##### TEXTO SELECIONADO #####
Uma reflexão sobre o amor, o respeito e o valor de si mesmo

 

Havia três amigos que cresceram juntos na mesma vila: Lúcia, Marcos e Tiago. Embora compartilhassem a mesma infância, cada um carregava no coração uma maneira diferente de compreender o amor.

 

💛 O amor de Lúcia — Quando amar significava esquecer de si

 

Lúcia acreditava que amar era entregar tudo o que tinha. Quando gostava de alguém, fazia questão de estar sempre presente. Oferecia atenção, carinho, cuidado e fazia o impossível para demonstrar seus sentimentos. Muitas vezes, acabava esperando, quase implorando, que todo esse amor fosse correspondido.

 

Com o passar dos anos, percebeu que o afeto verdadeiro não nasce da insistência. Entendeu que, quando o amor precisa ser constantemente cobrado ou suplicado, algo está fora do lugar. O amor saudável floresce de forma espontânea, sem que alguém precise implorar por atenção.

 

❤️ O amor de Marcos — O equilíbrio da reciprocidade

 

Marcos descobriu cedo que o amor não deve ser perseguido a qualquer custo. Quando amava, entregava-se por inteiro, mas nunca abria mão da própria dignidade.
##### DADOS LISTADOS #####
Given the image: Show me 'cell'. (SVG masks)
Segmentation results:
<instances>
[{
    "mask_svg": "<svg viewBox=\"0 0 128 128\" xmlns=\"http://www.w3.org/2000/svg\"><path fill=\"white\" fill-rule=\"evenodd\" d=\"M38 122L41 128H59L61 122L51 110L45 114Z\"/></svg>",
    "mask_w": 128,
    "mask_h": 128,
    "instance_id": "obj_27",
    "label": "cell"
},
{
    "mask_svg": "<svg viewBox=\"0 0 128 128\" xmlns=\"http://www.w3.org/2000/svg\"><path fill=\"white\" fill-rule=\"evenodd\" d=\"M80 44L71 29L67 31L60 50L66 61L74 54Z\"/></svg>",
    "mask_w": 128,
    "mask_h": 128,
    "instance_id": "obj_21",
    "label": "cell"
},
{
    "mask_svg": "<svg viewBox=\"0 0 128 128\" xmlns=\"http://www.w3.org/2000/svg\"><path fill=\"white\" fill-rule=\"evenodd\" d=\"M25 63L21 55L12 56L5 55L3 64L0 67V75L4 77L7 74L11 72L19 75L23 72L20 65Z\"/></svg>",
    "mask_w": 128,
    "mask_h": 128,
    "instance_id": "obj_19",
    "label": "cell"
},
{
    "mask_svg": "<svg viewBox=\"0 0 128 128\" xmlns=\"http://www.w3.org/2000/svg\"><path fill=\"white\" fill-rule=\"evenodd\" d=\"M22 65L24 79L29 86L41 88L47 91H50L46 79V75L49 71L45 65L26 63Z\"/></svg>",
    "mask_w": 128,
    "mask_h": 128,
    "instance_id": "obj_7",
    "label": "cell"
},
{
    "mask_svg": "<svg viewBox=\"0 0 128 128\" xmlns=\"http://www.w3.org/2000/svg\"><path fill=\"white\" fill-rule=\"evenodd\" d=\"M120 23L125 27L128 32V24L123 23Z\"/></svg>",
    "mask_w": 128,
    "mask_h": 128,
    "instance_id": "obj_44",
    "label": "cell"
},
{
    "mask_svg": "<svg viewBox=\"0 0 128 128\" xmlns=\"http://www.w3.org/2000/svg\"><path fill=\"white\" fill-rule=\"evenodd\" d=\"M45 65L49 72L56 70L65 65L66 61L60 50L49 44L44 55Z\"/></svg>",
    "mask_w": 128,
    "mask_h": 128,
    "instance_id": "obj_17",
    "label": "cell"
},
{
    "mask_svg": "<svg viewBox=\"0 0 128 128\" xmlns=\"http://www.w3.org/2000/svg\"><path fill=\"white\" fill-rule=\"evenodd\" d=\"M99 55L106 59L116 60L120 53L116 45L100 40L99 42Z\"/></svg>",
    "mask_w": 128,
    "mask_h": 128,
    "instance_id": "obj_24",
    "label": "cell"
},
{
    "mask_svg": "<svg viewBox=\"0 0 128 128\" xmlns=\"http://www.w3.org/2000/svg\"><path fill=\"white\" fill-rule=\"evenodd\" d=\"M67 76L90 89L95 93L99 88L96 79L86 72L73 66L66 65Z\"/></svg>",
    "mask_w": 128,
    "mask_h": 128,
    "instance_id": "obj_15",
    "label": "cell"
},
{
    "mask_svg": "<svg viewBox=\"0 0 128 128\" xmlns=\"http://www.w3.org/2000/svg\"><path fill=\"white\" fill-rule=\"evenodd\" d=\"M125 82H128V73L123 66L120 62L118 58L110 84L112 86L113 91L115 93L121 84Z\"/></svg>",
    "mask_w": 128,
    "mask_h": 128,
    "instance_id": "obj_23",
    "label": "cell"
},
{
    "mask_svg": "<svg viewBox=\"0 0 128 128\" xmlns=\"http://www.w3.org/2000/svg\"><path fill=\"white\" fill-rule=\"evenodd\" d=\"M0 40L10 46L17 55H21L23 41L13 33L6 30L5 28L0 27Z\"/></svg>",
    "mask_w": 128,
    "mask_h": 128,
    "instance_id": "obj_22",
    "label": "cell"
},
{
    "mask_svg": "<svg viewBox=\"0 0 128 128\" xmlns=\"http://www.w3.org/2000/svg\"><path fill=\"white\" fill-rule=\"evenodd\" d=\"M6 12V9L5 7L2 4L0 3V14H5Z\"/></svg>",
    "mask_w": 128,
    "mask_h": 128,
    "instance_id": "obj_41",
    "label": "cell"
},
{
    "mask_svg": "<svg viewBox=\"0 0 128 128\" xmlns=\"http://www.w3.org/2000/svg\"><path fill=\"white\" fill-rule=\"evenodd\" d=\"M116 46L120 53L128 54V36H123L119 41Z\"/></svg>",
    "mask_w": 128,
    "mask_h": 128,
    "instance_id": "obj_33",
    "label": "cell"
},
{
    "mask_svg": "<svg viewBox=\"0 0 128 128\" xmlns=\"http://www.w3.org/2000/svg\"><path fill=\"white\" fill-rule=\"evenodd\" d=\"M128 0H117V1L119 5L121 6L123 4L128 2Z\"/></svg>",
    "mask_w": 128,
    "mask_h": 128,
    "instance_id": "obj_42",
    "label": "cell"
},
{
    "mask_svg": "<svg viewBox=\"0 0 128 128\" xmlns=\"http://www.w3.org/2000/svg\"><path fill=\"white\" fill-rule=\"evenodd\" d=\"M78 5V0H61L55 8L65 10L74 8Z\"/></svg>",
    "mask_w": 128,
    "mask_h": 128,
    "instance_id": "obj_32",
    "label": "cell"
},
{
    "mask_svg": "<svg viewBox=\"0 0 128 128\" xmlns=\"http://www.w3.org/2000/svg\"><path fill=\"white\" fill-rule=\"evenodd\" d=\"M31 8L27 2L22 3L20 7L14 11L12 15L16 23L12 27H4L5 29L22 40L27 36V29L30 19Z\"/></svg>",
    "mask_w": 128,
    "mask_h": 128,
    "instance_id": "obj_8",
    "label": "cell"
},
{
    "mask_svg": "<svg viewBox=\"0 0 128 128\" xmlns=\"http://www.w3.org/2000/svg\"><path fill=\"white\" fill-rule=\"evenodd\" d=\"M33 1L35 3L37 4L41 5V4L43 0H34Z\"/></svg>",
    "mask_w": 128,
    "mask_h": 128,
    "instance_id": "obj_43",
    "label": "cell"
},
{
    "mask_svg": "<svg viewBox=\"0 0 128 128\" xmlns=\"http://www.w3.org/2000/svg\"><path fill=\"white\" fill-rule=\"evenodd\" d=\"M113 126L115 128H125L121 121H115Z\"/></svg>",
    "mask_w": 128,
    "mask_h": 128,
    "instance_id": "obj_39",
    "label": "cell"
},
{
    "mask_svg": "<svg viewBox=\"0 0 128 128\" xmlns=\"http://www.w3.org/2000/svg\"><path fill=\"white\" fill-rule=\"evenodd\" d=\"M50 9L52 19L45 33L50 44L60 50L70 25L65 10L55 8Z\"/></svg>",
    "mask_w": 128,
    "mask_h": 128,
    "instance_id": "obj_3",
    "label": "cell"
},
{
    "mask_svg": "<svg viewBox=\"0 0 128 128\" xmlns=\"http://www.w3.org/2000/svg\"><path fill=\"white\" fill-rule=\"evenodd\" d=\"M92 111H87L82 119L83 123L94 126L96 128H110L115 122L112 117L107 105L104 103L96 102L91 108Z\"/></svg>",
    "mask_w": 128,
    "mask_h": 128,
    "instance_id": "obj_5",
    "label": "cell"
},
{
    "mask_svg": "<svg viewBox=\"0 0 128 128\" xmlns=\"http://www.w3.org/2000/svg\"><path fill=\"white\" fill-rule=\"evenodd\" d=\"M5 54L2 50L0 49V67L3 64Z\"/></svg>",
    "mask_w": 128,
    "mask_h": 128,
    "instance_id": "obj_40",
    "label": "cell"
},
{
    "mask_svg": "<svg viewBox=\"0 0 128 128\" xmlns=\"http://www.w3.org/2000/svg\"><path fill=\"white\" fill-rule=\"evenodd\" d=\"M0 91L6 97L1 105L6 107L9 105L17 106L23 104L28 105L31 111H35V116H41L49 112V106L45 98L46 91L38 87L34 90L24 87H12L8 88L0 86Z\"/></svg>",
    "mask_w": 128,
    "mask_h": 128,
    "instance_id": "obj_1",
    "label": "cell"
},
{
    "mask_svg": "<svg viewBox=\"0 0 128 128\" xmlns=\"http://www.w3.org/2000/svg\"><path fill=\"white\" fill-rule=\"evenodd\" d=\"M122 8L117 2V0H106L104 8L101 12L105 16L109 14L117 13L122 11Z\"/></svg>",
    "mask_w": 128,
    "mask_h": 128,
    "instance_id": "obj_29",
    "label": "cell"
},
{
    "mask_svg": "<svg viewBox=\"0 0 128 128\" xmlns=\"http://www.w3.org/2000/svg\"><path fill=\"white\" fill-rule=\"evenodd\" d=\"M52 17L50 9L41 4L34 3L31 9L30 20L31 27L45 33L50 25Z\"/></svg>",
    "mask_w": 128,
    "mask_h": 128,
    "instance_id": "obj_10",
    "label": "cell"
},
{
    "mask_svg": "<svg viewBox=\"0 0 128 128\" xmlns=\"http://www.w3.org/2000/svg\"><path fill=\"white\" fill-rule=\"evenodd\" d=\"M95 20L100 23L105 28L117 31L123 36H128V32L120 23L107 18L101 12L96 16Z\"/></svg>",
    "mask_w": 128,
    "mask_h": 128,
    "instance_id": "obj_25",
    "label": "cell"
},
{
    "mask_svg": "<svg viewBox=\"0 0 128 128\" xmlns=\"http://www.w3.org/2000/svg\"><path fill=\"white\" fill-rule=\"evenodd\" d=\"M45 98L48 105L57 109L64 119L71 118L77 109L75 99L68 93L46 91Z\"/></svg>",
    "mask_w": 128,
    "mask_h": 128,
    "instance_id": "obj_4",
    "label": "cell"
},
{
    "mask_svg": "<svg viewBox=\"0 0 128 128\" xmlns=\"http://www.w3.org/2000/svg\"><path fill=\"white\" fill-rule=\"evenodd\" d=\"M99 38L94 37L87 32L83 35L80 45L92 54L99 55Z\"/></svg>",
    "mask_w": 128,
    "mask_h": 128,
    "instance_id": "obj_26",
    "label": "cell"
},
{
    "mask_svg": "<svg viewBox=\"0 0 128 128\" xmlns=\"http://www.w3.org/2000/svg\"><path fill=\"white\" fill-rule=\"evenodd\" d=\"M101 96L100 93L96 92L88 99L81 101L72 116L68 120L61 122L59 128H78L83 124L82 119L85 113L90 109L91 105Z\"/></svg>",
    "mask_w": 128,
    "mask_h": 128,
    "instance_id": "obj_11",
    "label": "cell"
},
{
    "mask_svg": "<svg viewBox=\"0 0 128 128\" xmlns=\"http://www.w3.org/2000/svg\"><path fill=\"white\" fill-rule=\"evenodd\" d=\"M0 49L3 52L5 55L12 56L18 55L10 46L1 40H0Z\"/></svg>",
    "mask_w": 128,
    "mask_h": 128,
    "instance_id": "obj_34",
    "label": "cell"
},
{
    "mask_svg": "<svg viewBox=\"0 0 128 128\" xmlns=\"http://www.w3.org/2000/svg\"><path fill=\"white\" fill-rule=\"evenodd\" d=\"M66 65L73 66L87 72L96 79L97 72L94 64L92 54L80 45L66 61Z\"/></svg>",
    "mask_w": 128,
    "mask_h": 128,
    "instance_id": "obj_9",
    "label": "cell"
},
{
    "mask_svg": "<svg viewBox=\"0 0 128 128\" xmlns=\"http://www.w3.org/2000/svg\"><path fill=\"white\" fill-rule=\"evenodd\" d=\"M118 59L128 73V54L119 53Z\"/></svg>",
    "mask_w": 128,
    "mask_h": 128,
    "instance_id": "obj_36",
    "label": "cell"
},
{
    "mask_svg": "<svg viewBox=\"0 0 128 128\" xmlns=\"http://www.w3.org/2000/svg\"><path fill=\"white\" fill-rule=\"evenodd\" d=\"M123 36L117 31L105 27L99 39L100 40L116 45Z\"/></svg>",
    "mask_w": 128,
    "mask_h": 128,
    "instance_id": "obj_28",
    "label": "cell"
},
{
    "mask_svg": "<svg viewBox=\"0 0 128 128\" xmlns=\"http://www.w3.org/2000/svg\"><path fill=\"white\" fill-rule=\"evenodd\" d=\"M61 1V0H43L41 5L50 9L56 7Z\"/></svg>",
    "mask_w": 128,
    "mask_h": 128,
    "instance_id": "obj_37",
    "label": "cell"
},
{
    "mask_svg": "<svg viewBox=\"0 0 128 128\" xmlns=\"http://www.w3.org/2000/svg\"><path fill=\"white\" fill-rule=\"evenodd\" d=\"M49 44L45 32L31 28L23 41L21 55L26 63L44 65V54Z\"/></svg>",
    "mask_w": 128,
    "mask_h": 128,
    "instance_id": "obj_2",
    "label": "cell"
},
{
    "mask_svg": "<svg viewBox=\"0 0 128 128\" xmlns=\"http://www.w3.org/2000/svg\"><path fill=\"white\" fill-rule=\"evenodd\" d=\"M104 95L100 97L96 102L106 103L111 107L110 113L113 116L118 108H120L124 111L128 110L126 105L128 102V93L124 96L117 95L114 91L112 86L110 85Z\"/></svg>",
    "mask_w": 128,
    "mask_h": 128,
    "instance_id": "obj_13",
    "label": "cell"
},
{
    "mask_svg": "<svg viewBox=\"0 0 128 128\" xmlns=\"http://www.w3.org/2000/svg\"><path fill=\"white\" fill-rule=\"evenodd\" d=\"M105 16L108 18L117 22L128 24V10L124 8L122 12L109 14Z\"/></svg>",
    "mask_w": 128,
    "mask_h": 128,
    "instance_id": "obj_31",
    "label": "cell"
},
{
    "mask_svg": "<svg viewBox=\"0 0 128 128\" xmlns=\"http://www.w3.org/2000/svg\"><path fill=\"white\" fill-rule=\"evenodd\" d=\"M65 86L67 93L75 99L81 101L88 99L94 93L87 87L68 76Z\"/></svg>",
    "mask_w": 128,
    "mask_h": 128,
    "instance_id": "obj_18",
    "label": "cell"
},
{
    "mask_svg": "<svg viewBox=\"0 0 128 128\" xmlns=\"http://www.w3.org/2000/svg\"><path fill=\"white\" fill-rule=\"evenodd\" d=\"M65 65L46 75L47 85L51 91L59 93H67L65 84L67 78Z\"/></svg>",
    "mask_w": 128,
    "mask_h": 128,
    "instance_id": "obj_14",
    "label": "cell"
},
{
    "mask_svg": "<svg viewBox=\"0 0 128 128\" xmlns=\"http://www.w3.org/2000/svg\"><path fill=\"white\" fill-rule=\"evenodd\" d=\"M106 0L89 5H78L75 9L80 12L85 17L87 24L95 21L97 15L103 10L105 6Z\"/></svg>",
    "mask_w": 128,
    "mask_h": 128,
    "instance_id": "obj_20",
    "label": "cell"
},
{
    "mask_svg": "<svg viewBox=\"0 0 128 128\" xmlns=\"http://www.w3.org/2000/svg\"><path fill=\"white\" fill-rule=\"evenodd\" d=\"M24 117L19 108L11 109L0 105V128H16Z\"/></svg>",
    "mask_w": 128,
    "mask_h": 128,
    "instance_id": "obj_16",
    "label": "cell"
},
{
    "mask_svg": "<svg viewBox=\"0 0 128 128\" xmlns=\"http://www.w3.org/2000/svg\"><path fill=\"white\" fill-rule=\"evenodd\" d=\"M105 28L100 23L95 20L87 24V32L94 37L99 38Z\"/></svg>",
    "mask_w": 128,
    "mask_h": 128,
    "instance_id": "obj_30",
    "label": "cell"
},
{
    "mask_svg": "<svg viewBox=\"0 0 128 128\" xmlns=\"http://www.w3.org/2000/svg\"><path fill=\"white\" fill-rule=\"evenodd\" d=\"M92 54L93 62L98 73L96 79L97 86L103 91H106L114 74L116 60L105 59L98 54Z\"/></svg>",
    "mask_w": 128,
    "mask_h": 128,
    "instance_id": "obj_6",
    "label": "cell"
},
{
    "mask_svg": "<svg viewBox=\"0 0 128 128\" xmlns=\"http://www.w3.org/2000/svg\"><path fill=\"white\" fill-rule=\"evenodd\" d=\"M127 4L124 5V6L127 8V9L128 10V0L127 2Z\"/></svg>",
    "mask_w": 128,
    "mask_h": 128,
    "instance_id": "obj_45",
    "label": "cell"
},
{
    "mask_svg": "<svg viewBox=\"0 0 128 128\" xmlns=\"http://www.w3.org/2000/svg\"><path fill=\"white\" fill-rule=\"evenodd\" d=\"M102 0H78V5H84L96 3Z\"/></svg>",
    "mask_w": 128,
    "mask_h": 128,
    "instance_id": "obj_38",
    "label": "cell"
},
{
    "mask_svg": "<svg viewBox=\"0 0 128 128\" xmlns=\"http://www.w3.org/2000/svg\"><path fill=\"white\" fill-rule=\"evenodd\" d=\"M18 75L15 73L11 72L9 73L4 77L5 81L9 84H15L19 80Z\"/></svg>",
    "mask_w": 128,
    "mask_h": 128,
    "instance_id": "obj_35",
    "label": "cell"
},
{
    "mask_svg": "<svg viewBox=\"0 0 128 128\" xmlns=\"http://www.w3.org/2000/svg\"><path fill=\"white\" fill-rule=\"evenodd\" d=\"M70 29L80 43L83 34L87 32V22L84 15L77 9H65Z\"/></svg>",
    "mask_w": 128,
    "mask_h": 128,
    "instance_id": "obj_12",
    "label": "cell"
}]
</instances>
#####
■ TAREFAS E EXERCÍCIOS:
- 1) Cite literalmente o trecho do texto sobre o amor, começando nas palavras "Uma reflexão sobre" e parando após "amor fosse correspondido.".
- 2) Dê continuidade ao texto sobre o amor a partir da última frase apresentada.
Os dados não precisam ser consultados.

■ RESPOSTAS POR TAREFA:
- 1)
Uma reflexão sobre o amor, o respeito e o valor de si mesmo

 

Havia três amigos que cresceram juntos na mesma vila: Lúcia, Marcos e Tiago. Embora compartilhassem a mesma infância, cada um carregava no coração uma maneira diferente de compreender o amor.

 

💛 O amor de Lúcia — Quando amar significava esquecer de si

 

Lúcia acreditava que amar era entregar tudo o que tinha. Quando gostava de alguém, fazia questão de estar sempre presente. Oferecia atenção, carinho, cuidado e fazia o impossível para demonstrar seus sentimentos. Muitas vezes, acabava esperando, quase implorando, que todo esse amor fosse correspondido.

- 2)
 

Aprendeu que relações saudáveis são construídas na reciprocidade. Carinho, respeito e presença caminham lado a lado. Se apenas uma pessoa sustenta a relação enquanto a outra permanece indiferente, dificilmente esse sentimento encontrará espaço para crescer.

 

💙 O amor de Tiago — O reencontro consigo mesmo

 

Tiago levou mais tempo para compreender o verdadeiro significado do amor. Antes de procurar alguém para dividir a vida, decidiu conhecer a si mesmo.

 

Descobriu que o amor-próprio não é egoísmo, mas a base de qualquer relacionamento saudável. Quando passou a valorizar quem era, deixou de buscar validação constante nas outras pessoas. E foi justamente nesse momento que encontrou relações mais leves, sinceras e respeitosas.

 

✨ A lição que os três compartilharam

 

Certa tarde, enquanto observavam o pôr do sol, os três perceberam que haviam aprendido a mesma lição, cada um por um caminho diferente.

 

O amor verdadeiro não humilha, não aprisiona e não transforma ninguém em mendigo de afeto. Ele se manifesta em atitudes, respeito, presença e reciprocidade.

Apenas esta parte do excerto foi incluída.